» Фрагмент источника:
· · · ·

Абдулла оказался весьма толковым человеком, гораздо более сообразительным, чем многие другие. Сафи еще не скрылся за горизонтом, а он уже освоился с компасом и во время молитв определял по нему местоположение Мекки. Ветер и течение увлекали нас прямо на запад, как в свое время суда Колумба, поэтому направление на Мекку почти не менялось. Однако в первое же утро в открытом океане при, восходе солнца возникла неожиданная проблема. Абдулла сообщил, что кто-то рассыпал в воду соль. Согласно мусульманскому ритуалу, он зачерпнул воды и омыл лицо и руки по локоть. Затем раздался вопль. Вода оказалась не только соленой, но еще и грязной! Всю океанскую поверхность покрывал тонкий маслянистый слой мазута, в котором плавали тряпки и прочий мусор. Правда, на воде грязь бросалась в глаза сильнее, чем на черной физиономии Абдуллы. Для отправления религиозных церемоний Абдулле требовалась чистая вода. Поскольку все на борту с уважением относились к Аллаху, проблему решили быстро, решив на первое время выдавать Абдулле дополнительную порцию питьевой воды, которая хранилась в больших глиняных кувшинах. Вообще-то, в крайних случаях Коран позволял путешественнику очищаться песком, но Сахара осталась позади и с каждой минутой удалялась все дальше и дальше.

Мы уверили Абдуллу, что скоро вода очистится и будет такой же прозрачной, как двадцать два года назад, во времена «Кон-Тики». Тогда мы проплыли восемь тысяч километров по глади Тихого океана и не увидели ни единого пятна нефти и вообще никаких свидетельств, что кроме нашей шестерки на планете есть еще хоть одна живая душа.

Таким образом, Абдулла первым предупредил нас о страшной опасности: океан подвергается загрязнению!

А он у нас один, перегородки между Атлантикой и другими океанами нет. Материки, подобно островам, поднимаются из вод единого Мирового океана.

· · · ·

» Исходные данные:
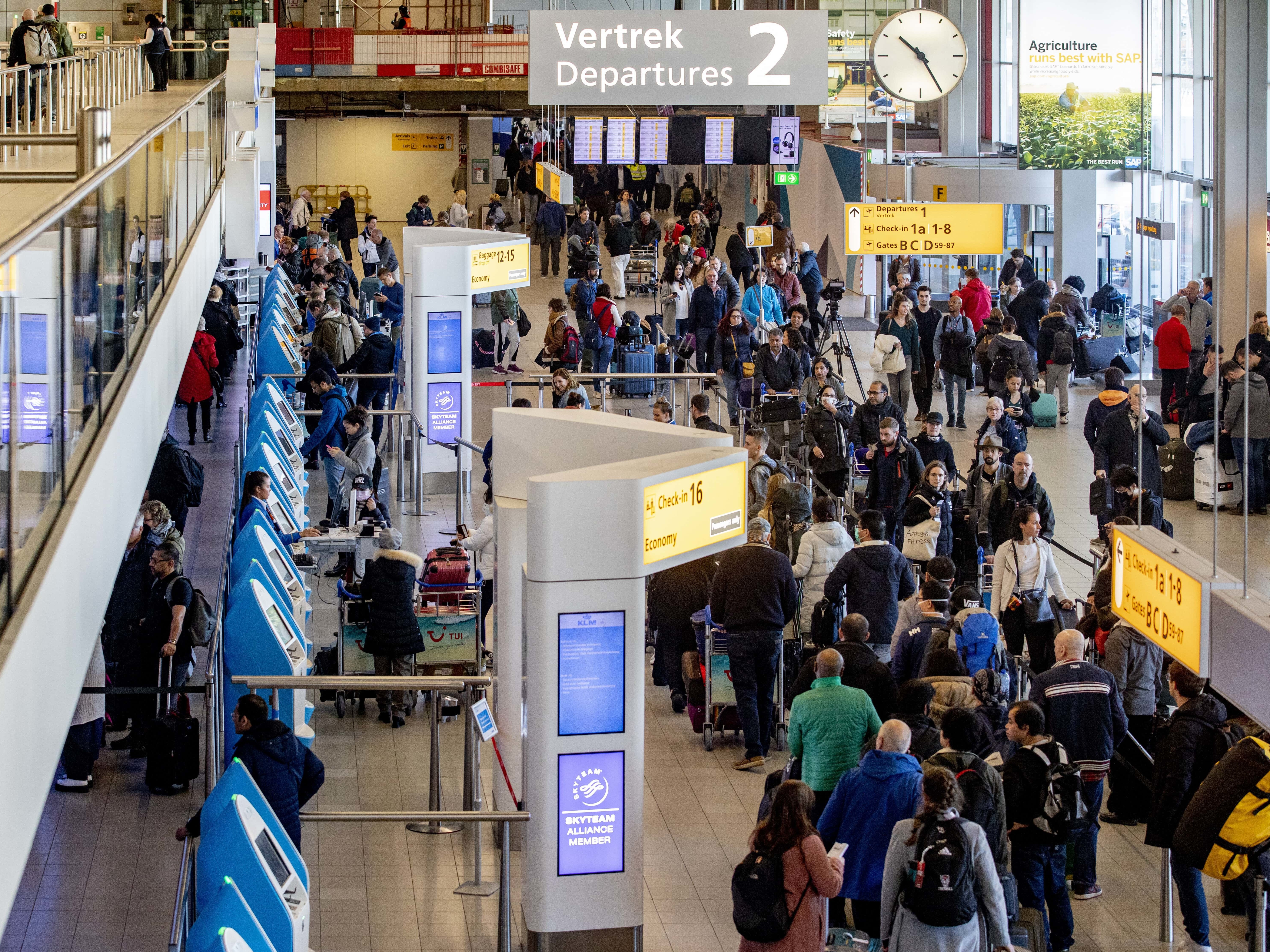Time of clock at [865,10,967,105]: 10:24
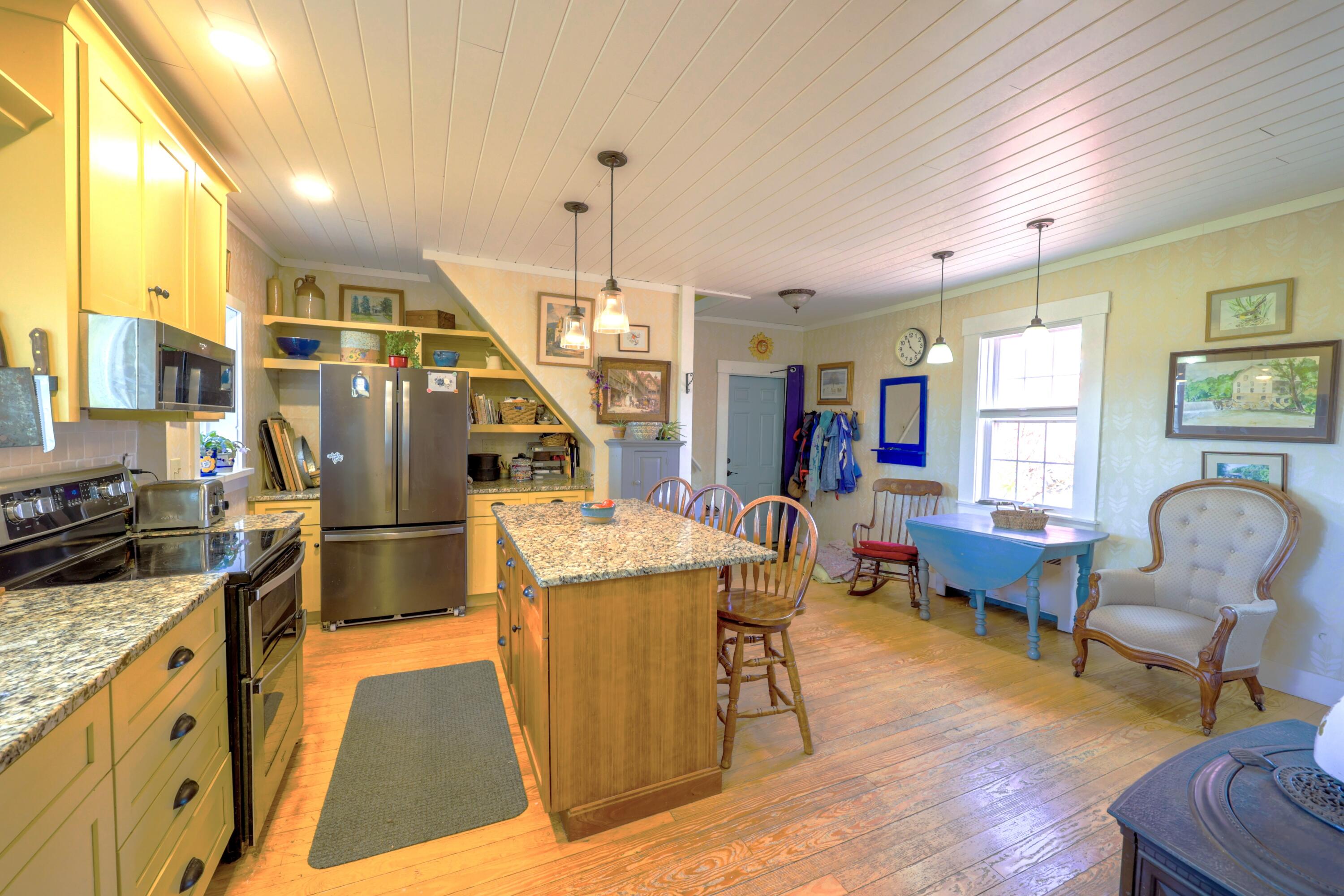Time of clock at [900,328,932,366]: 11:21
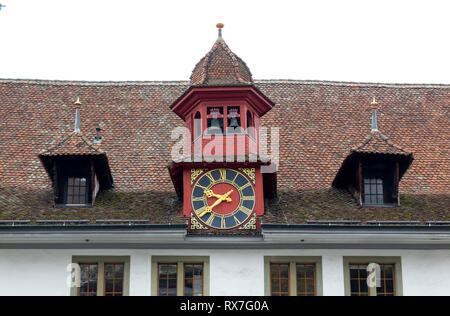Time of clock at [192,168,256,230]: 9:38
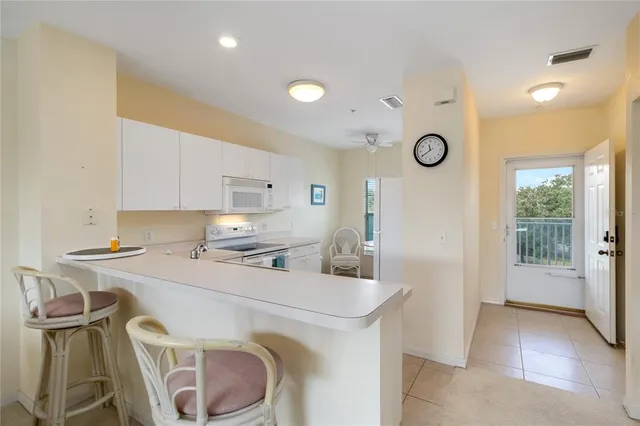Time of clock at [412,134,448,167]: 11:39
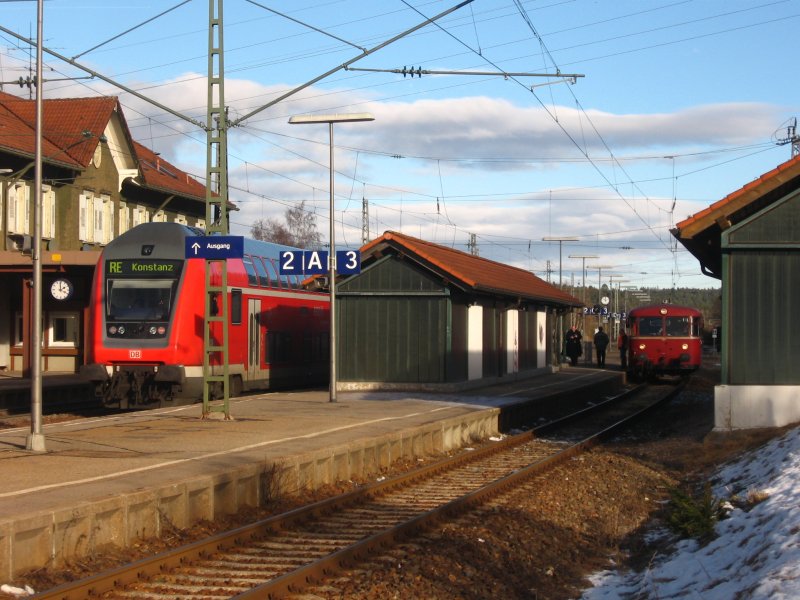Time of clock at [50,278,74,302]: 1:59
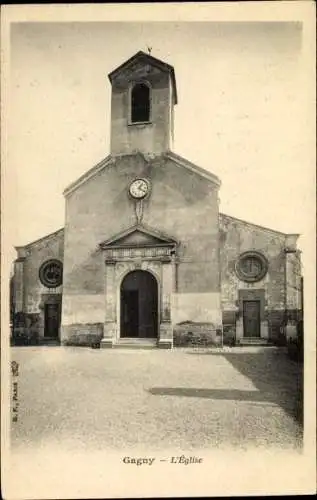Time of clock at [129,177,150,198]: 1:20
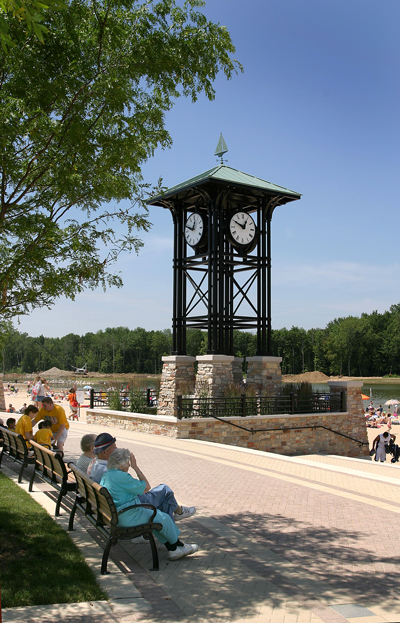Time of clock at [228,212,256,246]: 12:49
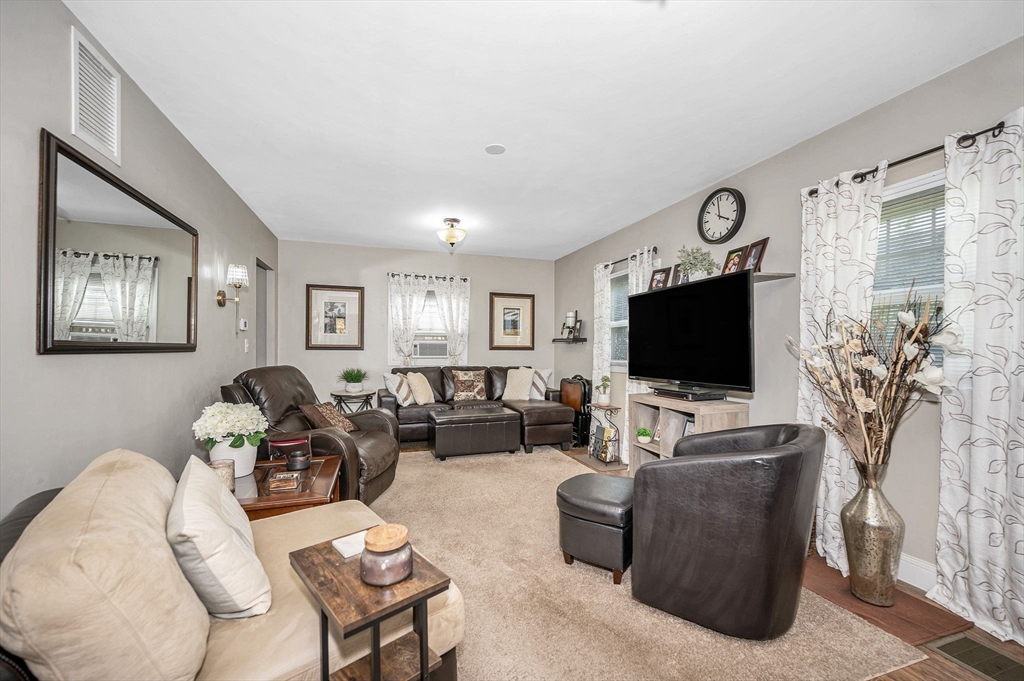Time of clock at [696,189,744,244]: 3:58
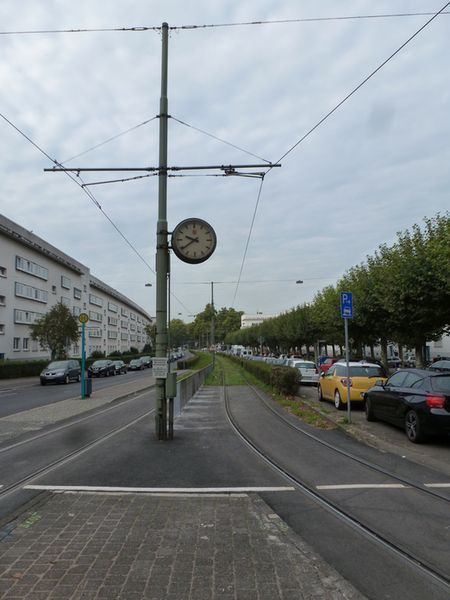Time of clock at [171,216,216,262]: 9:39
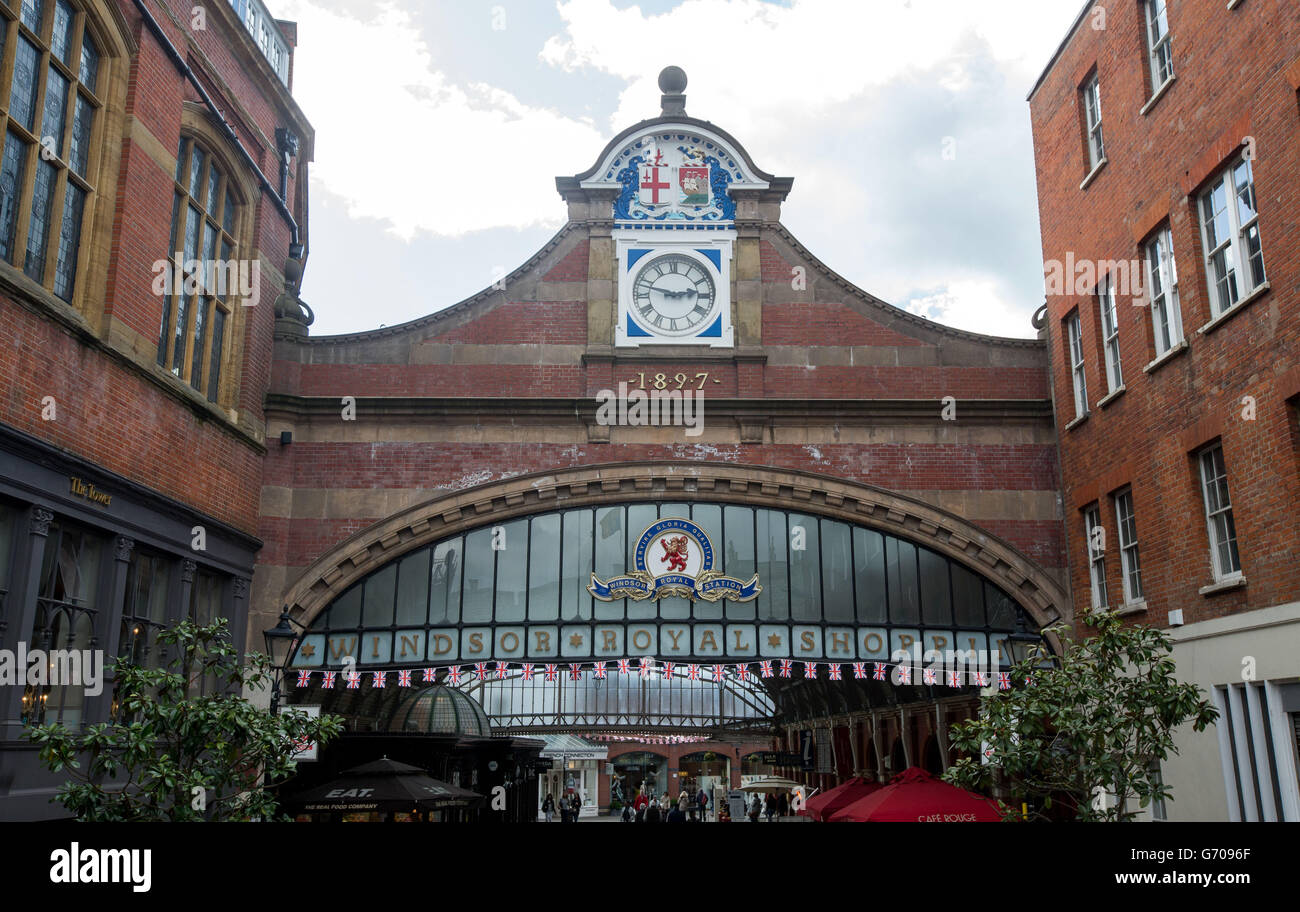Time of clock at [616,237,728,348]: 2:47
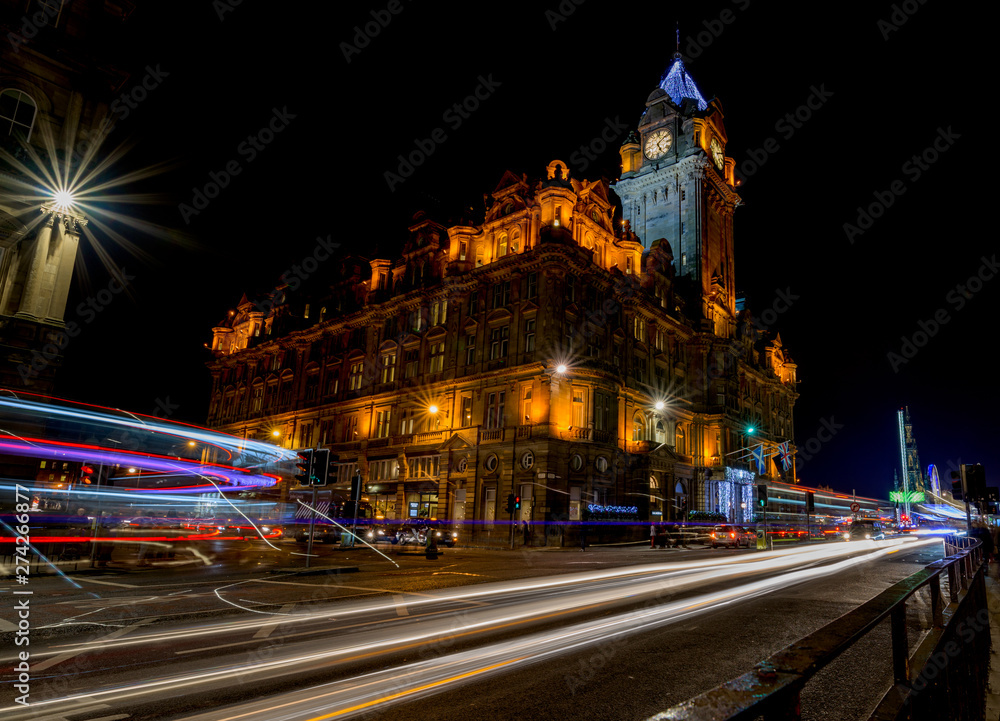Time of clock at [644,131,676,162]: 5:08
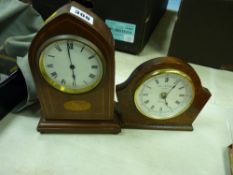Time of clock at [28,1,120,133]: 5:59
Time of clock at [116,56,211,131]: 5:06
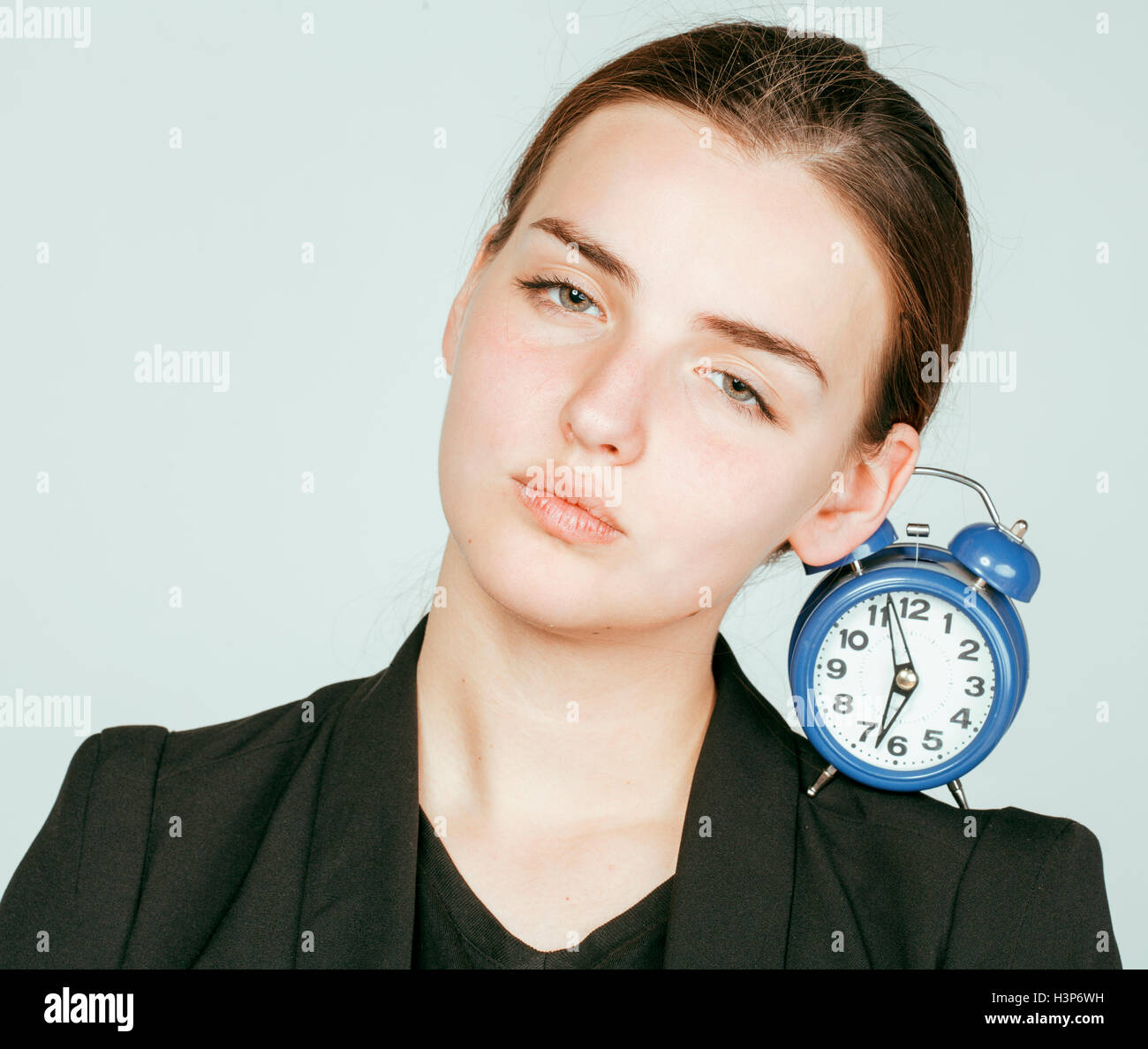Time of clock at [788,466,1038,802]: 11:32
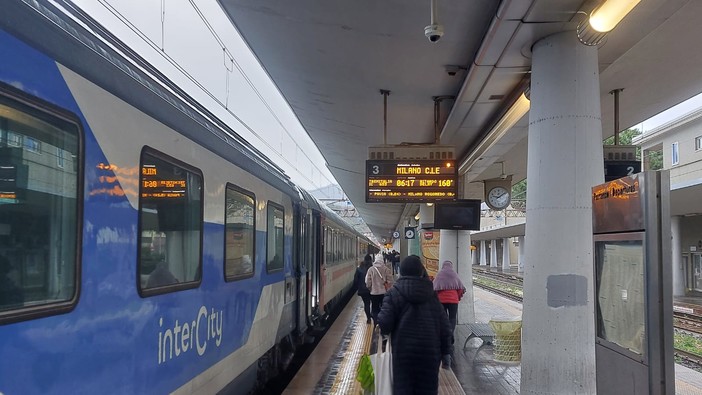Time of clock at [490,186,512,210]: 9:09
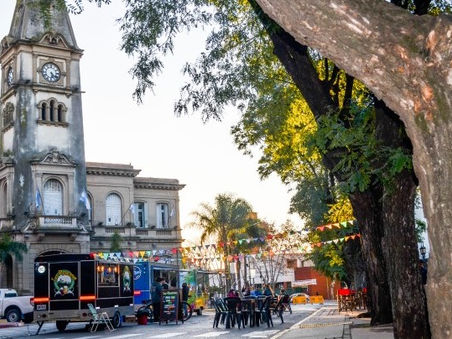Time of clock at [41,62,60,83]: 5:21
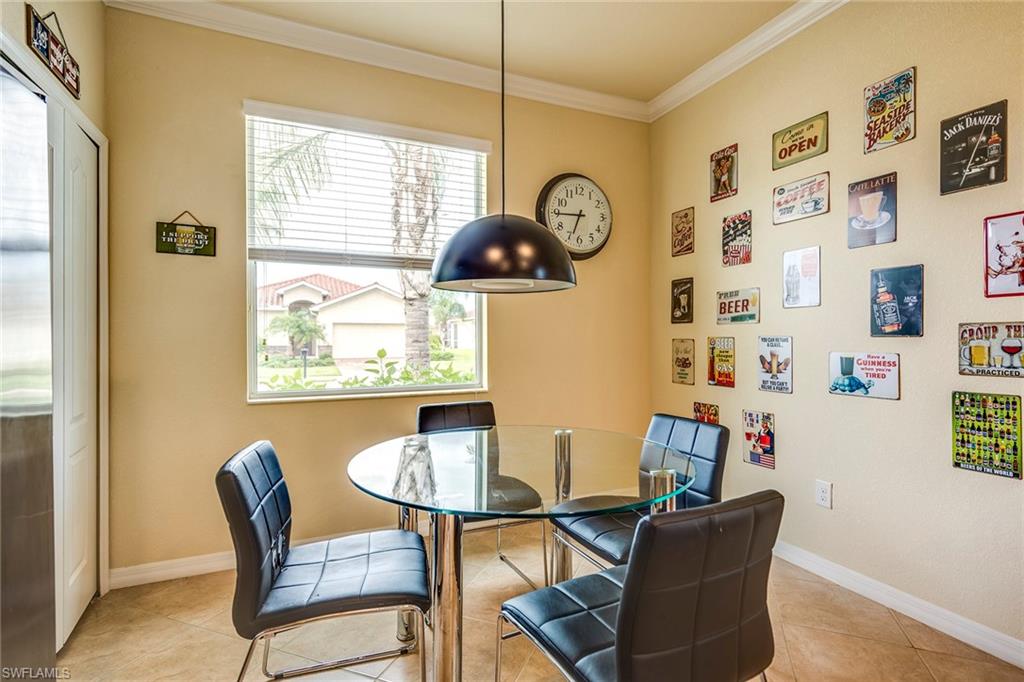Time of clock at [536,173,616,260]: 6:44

· · · ·

» Что сделать: Воспроизведите целиком и без изменений отрывок об Абдулле и грязной воде в океане. Список для работы не понадобится.

» Результат ниже:
Абдулла оказался весьма толковым человеком, гораздо более сообразительным, чем многие другие. Сафи еще не скрылся за горизонтом, а он уже освоился с компасом и во время молитв определял по нему местоположение Мекки. Ветер и течение увлекали нас прямо на запад, как в свое время суда Колумба, поэтому направление на Мекку почти не менялось. Однако в первое же утро в открытом океане при, восходе солнца возникла неожиданная проблема. Абдулла сообщил, что кто-то рассыпал в воду соль. Согласно мусульманскому ритуалу, он зачерпнул воды и омыл лицо и руки по локоть. Затем раздался вопль. Вода оказалась не только соленой, но еще и грязной! Всю океанскую поверхность покрывал тонкий маслянистый слой мазута, в котором плавали тряпки и прочий мусор. Правда, на воде грязь бросалась в глаза сильнее, чем на черной физиономии Абдуллы. Для отправления религиозных церемоний Абдулле требовалась чистая вода. Поскольку все на борту с уважением относились к Аллаху, проблему решили быстро, решив на первое время выдавать Абдулле дополнительную порцию питьевой воды, которая хранилась в больших глиняных кувшинах. Вообще-то, в крайних случаях Коран позволял путешественнику очищаться песком, но Сахара осталась позади и с каждой минутой удалялась все дальше и дальше.

Мы уверили Абдуллу, что скоро вода очистится и будет такой же прозрачной, как двадцать два года назад, во времена «Кон-Тики». Тогда мы проплыли восемь тысяч километров по глади Тихого океана и не увидели ни единого пятна нефти и вообще никаких свидетельств, что кроме нашей шестерки на планете есть еще хоть одна живая душа.

Таким образом, Абдулла первым предупредил нас о страшной опасности: океан подвергается загрязнению!

А он у нас один, перегородки между Атлантикой и другими океанами нет. Материки, подобно островам, поднимаются из вод единого Мирового океана.